*** DATA SECTION
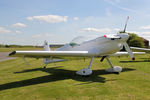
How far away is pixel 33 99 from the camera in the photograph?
4.84 m

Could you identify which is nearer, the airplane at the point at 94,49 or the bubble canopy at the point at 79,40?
the airplane at the point at 94,49

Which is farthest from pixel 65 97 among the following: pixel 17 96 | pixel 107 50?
pixel 107 50

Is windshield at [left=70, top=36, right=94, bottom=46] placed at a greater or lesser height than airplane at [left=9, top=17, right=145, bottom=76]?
greater

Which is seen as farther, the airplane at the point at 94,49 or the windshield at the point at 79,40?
the windshield at the point at 79,40

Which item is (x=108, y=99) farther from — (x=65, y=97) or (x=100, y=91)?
(x=65, y=97)

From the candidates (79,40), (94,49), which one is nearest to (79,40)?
(79,40)

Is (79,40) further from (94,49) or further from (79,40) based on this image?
(94,49)

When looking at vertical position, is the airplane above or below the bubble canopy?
below

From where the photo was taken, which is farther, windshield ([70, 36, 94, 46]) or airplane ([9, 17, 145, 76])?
windshield ([70, 36, 94, 46])

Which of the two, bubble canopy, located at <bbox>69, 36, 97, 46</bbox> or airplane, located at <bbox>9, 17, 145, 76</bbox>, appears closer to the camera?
airplane, located at <bbox>9, 17, 145, 76</bbox>

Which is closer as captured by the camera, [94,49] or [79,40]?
[94,49]

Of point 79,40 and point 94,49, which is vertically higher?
point 79,40

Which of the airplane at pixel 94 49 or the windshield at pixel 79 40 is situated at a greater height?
the windshield at pixel 79 40

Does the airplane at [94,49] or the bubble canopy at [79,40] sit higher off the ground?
the bubble canopy at [79,40]
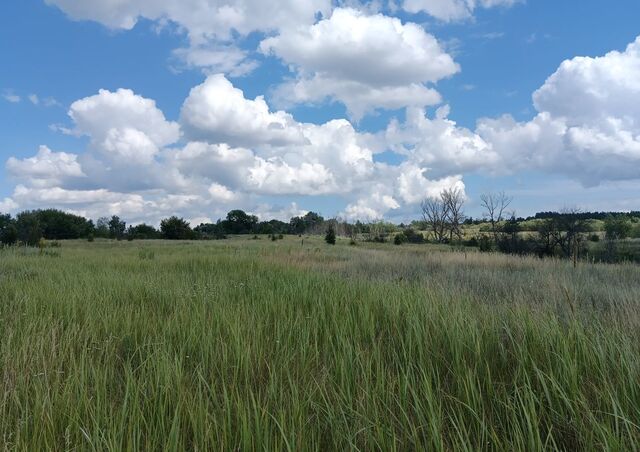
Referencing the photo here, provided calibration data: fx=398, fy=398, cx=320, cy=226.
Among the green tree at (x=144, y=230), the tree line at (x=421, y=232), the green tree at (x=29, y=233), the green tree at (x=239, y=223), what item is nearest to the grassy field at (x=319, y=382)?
the tree line at (x=421, y=232)

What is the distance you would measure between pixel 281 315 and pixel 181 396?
2375 millimetres

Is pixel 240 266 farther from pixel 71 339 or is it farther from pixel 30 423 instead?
pixel 30 423

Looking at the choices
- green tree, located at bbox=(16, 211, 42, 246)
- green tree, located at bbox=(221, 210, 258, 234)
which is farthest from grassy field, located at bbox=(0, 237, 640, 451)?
green tree, located at bbox=(221, 210, 258, 234)

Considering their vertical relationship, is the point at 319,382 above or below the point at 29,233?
below

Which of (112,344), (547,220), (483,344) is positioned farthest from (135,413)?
(547,220)

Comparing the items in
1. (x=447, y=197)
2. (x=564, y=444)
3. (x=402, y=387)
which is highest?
(x=447, y=197)

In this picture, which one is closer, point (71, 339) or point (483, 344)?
point (483, 344)

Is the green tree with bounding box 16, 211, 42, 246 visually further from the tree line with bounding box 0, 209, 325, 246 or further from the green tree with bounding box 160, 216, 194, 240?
the green tree with bounding box 160, 216, 194, 240

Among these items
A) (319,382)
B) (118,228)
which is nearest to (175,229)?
(118,228)

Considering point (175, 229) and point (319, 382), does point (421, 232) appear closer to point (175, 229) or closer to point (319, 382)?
point (175, 229)

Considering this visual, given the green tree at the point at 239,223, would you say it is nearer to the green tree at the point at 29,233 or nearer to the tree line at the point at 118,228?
the tree line at the point at 118,228

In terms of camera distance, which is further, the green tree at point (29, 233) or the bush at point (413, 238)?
******
▶ WHAT TO WORK ON:
Copy every line above word for word, leaving out the pictures.

▶ THE REPLY:
How far away is pixel 33 99 from the camera in the photograph?
4.84 m

Could you identify which is nearer, the airplane at the point at 94,49 or the bubble canopy at the point at 79,40?
the airplane at the point at 94,49

Which is farthest from pixel 65 97 among the following: pixel 17 96 | pixel 107 50?
pixel 107 50

Is windshield at [left=70, top=36, right=94, bottom=46] placed at a greater or lesser height than airplane at [left=9, top=17, right=145, bottom=76]?
greater

Which is seen as farther, the airplane at the point at 94,49 or the windshield at the point at 79,40?
the windshield at the point at 79,40

Which item is (x=108, y=99) farther from — (x=65, y=97) or (x=100, y=91)?
(x=65, y=97)

From the candidates (79,40), (94,49), which one is nearest to (79,40)?
(79,40)

Is (79,40) further from (94,49) or further from (79,40) based on this image?
(94,49)

When looking at vertical position, is the airplane above or below the bubble canopy?
below

From where the photo was taken, which is farther, windshield ([70, 36, 94, 46]) or airplane ([9, 17, 145, 76])?
windshield ([70, 36, 94, 46])

Which of the two, bubble canopy, located at <bbox>69, 36, 97, 46</bbox> or airplane, located at <bbox>9, 17, 145, 76</bbox>, appears closer to the camera?
airplane, located at <bbox>9, 17, 145, 76</bbox>

Which is closer as captured by the camera, [94,49] or [79,40]?
[94,49]

Of point 79,40 and point 94,49, which is vertically higher?
point 79,40

Which of the airplane at pixel 94 49 or the windshield at pixel 79 40 is situated at a greater height?
the windshield at pixel 79 40

Does the airplane at [94,49] or the bubble canopy at [79,40] sit higher off the ground?
the bubble canopy at [79,40]
Referencing the photo here, provided calibration data: fx=398, fy=398, cx=320, cy=226.
Among the green tree at (x=144, y=230), the tree line at (x=421, y=232), the green tree at (x=29, y=233), the green tree at (x=239, y=223), what item is nearest to the grassy field at (x=319, y=382)?
the tree line at (x=421, y=232)

What is the distance you would measure between pixel 281 315 and pixel 181 396?
2375 millimetres

Is pixel 240 266 farther from pixel 71 339 or is it farther from pixel 30 423 instead?
pixel 30 423

Looking at the choices
- green tree, located at bbox=(16, 211, 42, 246)
- green tree, located at bbox=(221, 210, 258, 234)
which is farthest from grassy field, located at bbox=(0, 237, 640, 451)?
green tree, located at bbox=(221, 210, 258, 234)

Considering their vertical relationship, is the point at 319,382 above or below the point at 29,233?
below

Which of (112,344), (547,220), (483,344) is positioned farthest from (135,413)?
(547,220)

Comparing the items in
1. (x=447, y=197)
2. (x=564, y=444)
3. (x=402, y=387)
which is highest?
(x=447, y=197)

In this picture, which one is closer, point (71, 339) or point (483, 344)?
point (483, 344)

Is the green tree with bounding box 16, 211, 42, 246 visually further from the tree line with bounding box 0, 209, 325, 246 or further from the green tree with bounding box 160, 216, 194, 240?
the green tree with bounding box 160, 216, 194, 240

Among these items
A) (319,382)
B) (118,228)
which is nearest to (175,229)?
(118,228)

Considering point (175, 229) and point (319, 382), does point (421, 232) appear closer to point (175, 229) or closer to point (319, 382)?
point (175, 229)

Considering this visual, given the green tree at the point at 239,223, would you say it is nearer to the green tree at the point at 29,233 or nearer to the tree line at the point at 118,228?
the tree line at the point at 118,228

In terms of camera distance, which is further, the green tree at point (29, 233) or the bush at point (413, 238)?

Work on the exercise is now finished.